どんなに感情があっても、どんなに人に近くなっても、所詮はまがい物だ。
プログラムがどう作られているかは知らないが、計算して、分別して、判断する。
実際のところ、ただそれだけのこと。
好きなものがあったとして、執着するものができたとして。
複雑かつ膨大な計算式ののちの結論でしかないのだから。
パンッと、目の前で音がした。
意識を戻せば、そこではサラが手を合わせていた。
ソラが瞳を瞬かせていると、彼女はやわらかく笑った。
……暗い思考を、振り払ってくれたのだろう。
そういったことには、サラは鋭いから。
いつも、いつも。
ソラが穴に落ちないように、引きずり込まれないように、教えてくれる。
今みたいに、ほんの些細な行動で。
「頭が堅~いソラには分かんないみたいだから、お姉ちゃんが教えてあげましょう♪」
先ほどのように、姉さんぶるなとは言えなかった。
やはり、サラは姉だった。
子どもらしいことの方が多いけれど。
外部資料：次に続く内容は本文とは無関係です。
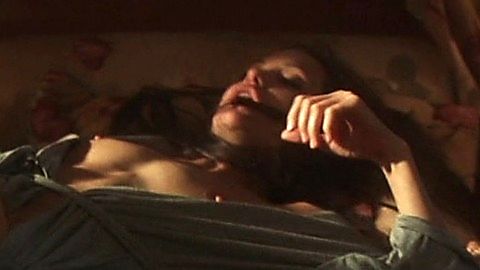 Pic: Angelina Jolie in Taking Lives (2004)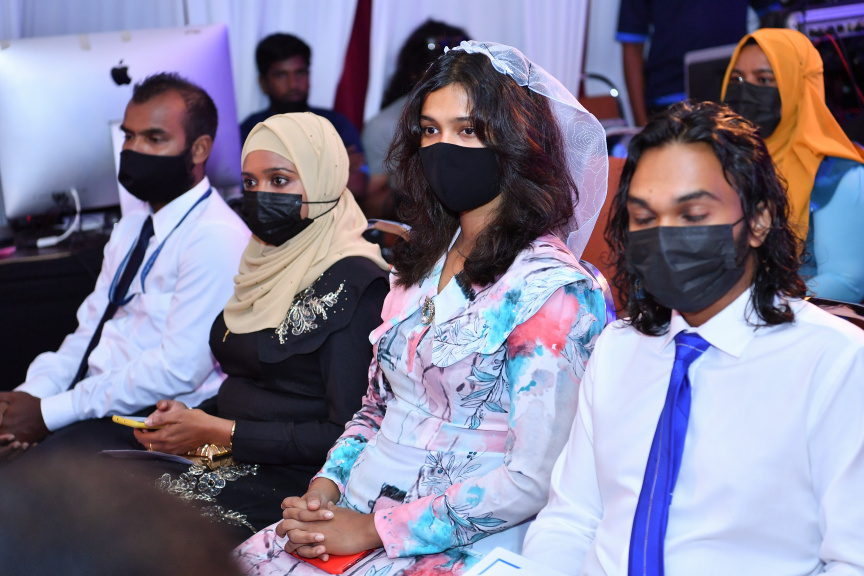 ބައިނަލްއަގުވާމީ އިންސާނީ ހައްގުތަކުގެ ދުވަހާއި އެޗްއާރުސީއެމްއަށް 18 އަހަރު ފުރުން ފާހަގަ ކުރުމަށް ބޭއްވި ރަސްމިއްޔާތުގެ ތެރެއިން -- ފޮޓޯ/ ރައީސް އޮފީސް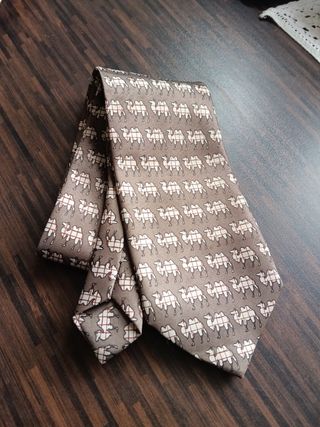 Corbata camello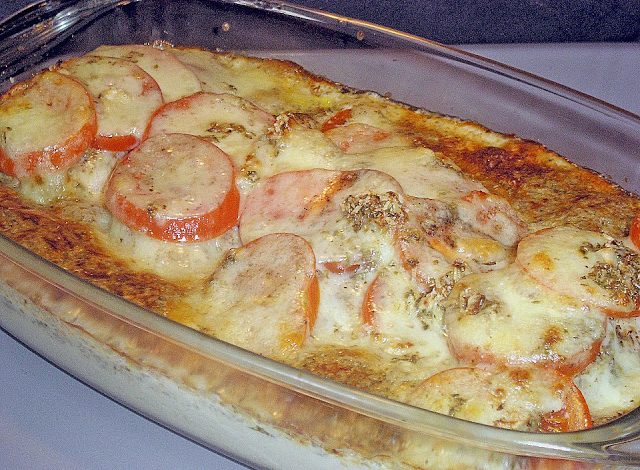 Photo of Hähnchenbrustfilet mit Tomate und Mozzarella in Kräuter Sahne Sauce
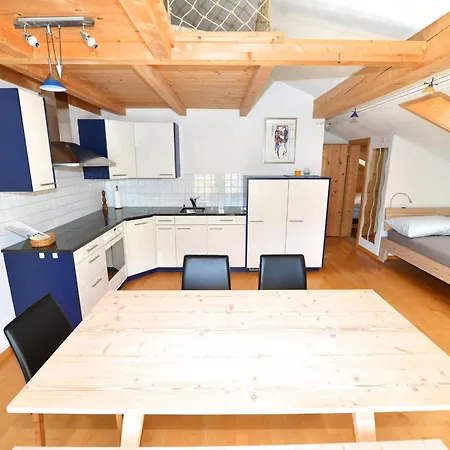 Apartament Stilvolle Dachwohnung Fuer 4 Im Thermenort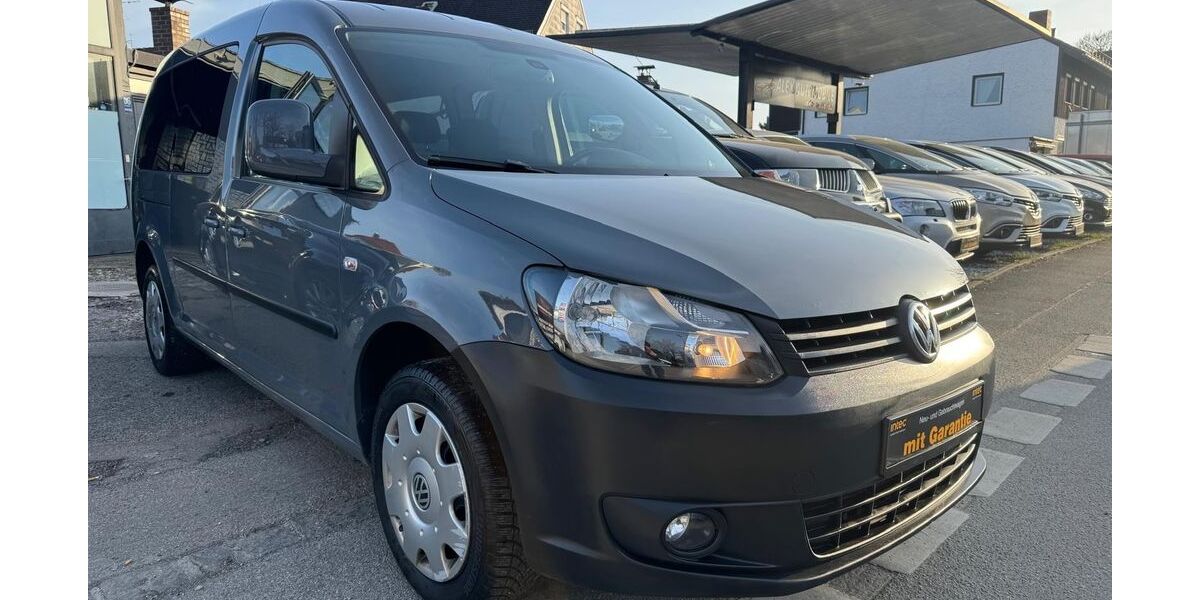 VW Caddy Maxi 104.000 km 13.850 &euro; München 81825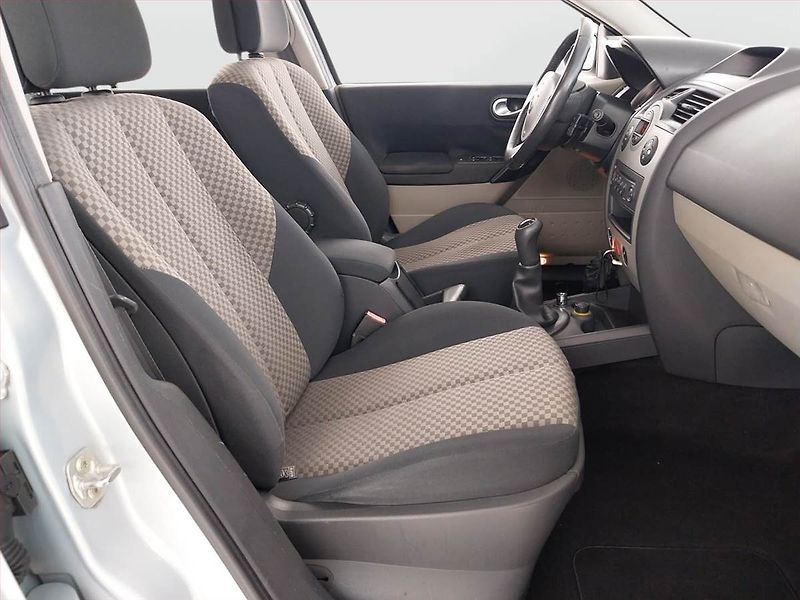 Renault Mégane (2003) 1.6 16V , Klima - fotka 9 z 17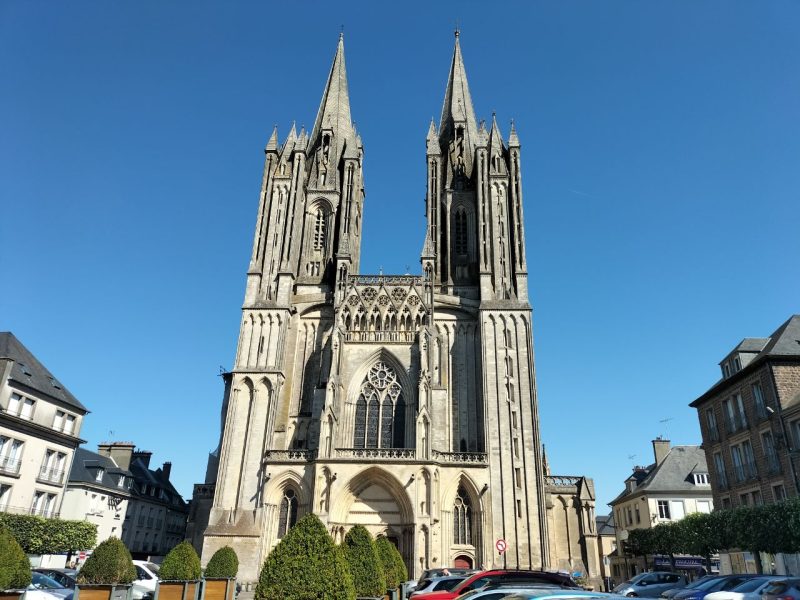 L’appel à la prière islamique chanté à la cathédrale de Coutances en présence de l’évêque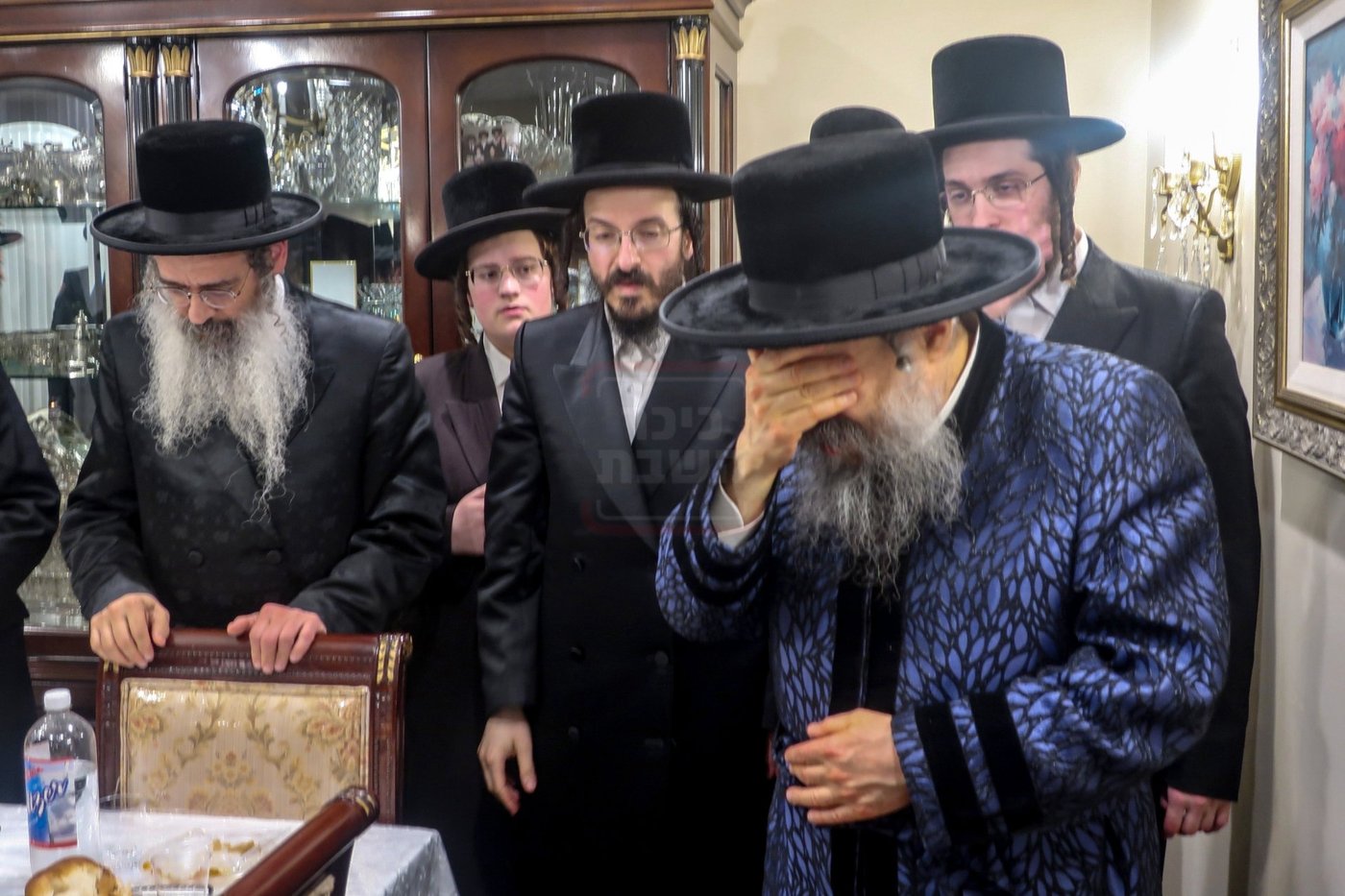 האדמו"ר מבאבוב 45 בקריאת שמע בוואכט נאכט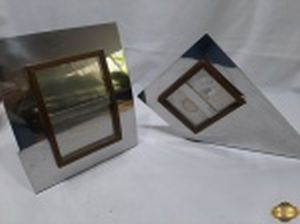 Lote de 2 porta retratos em aço inox. Medindo o retangular 26cm de altura x 22,5cm de largura.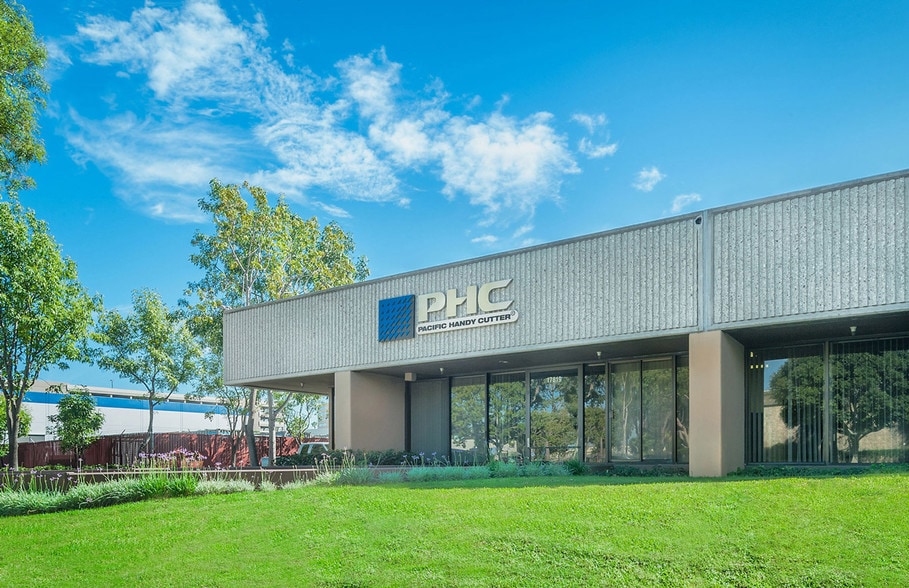 17819 Gillette Ave, Irvine, CA à louer - Autre - Image 2 de 7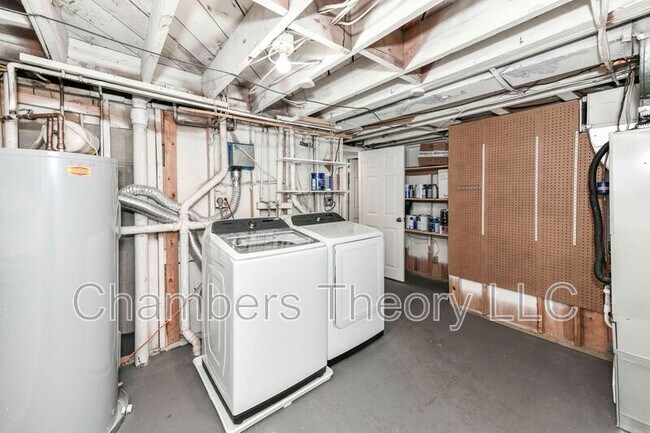 Building Photo - 3057 S Buchanan St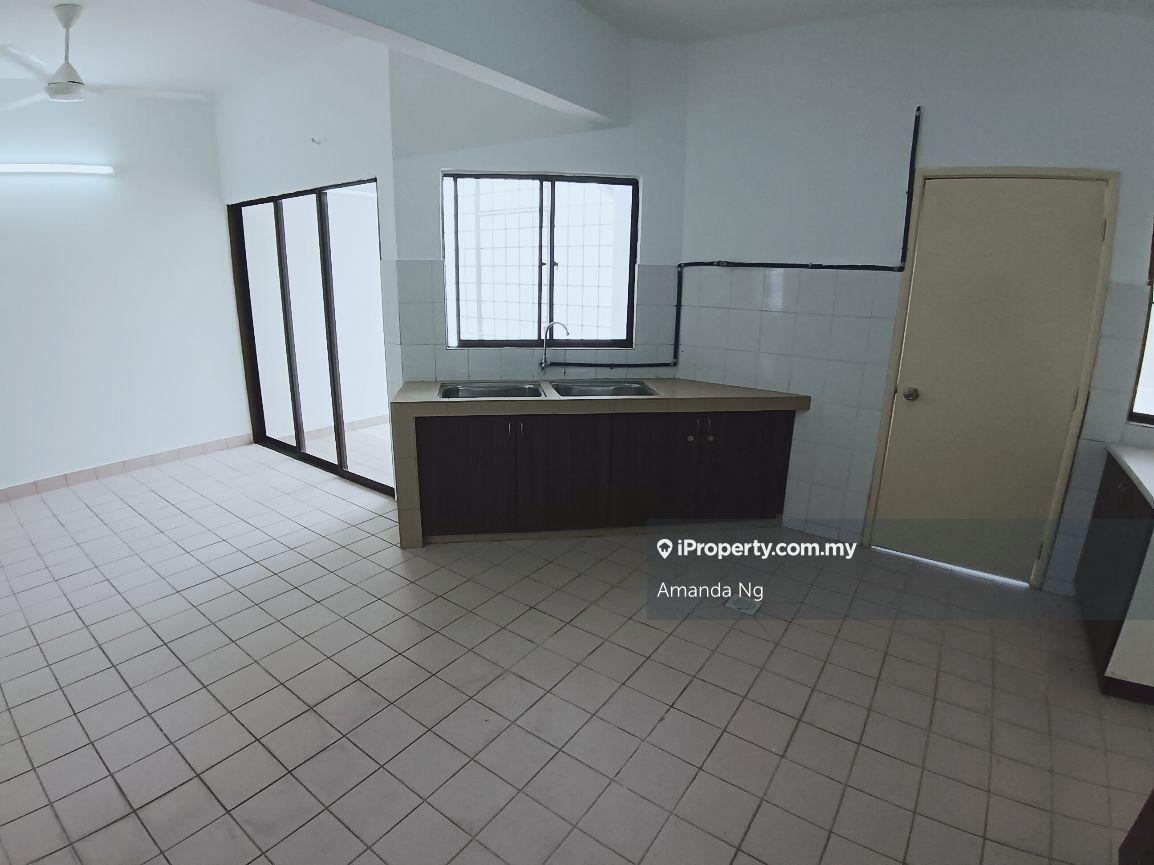 Rumah Berangkai 2 Tingkat untuk Disewa di Bandar Utama 12, Bandar Utama oleh Amanda Ng - iProperty.com.my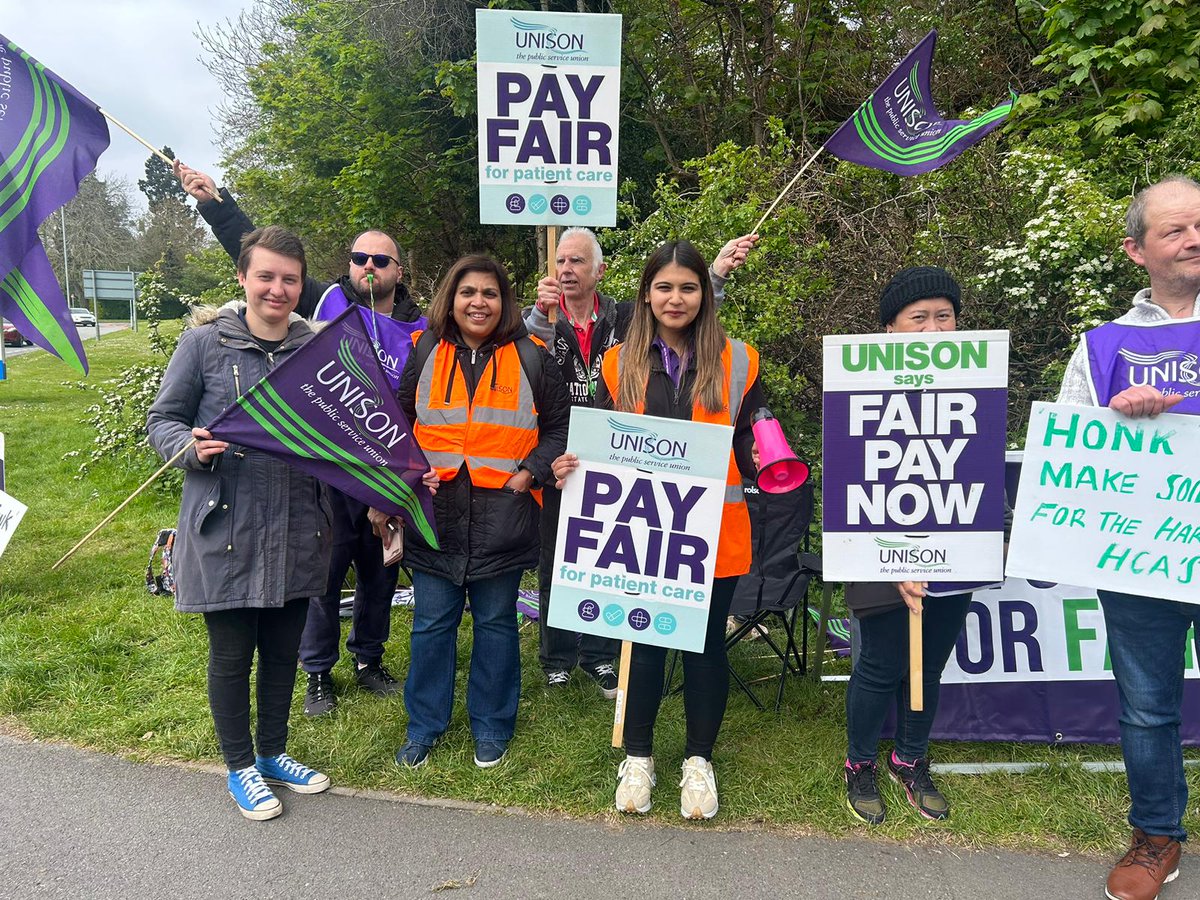 Another day, another chance for our Leicester healthcare assistants to make their voices heard! The strike over fair pay and money owed continues across the three hospital sites. Find out why NHS staff are striking and what they're asking for here 🔽 eastmidlands.unison.org.uk/PF4PCLeicester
自分たちに年齢の観念がどれだけ適応されるのか分からないけれど。
ソラなんかよりも、よっぽど大人だった。
「う・た」
楽しげに二音が跳ねる。
単語として捉えるまでに一拍、理解するまでに数拍。
その後には、妙に納得している自分がいた。
「みーんな歌が大好きだもん。
人が呼吸をするみたいに、歌を歌う。
歌がなかったら生きてけないよ、きっと」
真面目な話のはずなのに、声のトーンが裏切っていた。
太陽よりも明るい笑顔で、夕焼けよりも優しい瞳で。
サラは朗らかに語った。
「姉さんらしい考えですね」
ソラは微笑んで、素直な感想を告げた。
ひねくれたところが一切なく、どこまでもまっすぐな少女らしい。
サラの単純明快さが、ソラの支えになり、救いになる。
自分に必要な存在なのだと、悟らされる。
まるで人間にとっての酸素のように、あって当たり前で、けれどとても重要な。
「それは褒めてるって取るからね」
「どうぞご自由に」
元々褒めたつもりだったけれど、それを認めるのも少し気恥ずかしい。
だからソラはそうとだけ返した。
「ってことで、これから一緒に歌わない?」
くまのぬいぐるみの腕を手で持って振り、サラは話を変える。
「誘い文句だったんですか?」
だとしたらずいぶん長い前振りだ。
意図なんてなく、よく考えずに話していたのだろうとは思うが。
サラはそこまで思慮深くはなかったから。
「そうじゃないけど、話してたら歌いたくなった!」
にっこりと、心から歌が好きだと分かる笑顔でサラは言った。
酸素=歌だという説を証明するような表情。
「本当に、姉さんらしい」
ソラは思わず苦笑して、何を歌いましょうか? と訊いた。
自分たちが日常的に歌うことに、本当は意味なんかない。
練習と称して歌うのは、ただの趣味で。
必要ないと分かっていて、それでもなお歌い続ける。
だから皆、なくては生きてはいけないほど、歌が大切なのだろう。
そして自分も、結局は彼女のように笑うのだろう。
大切な歌を、大切な存在と共に歌うのだろう。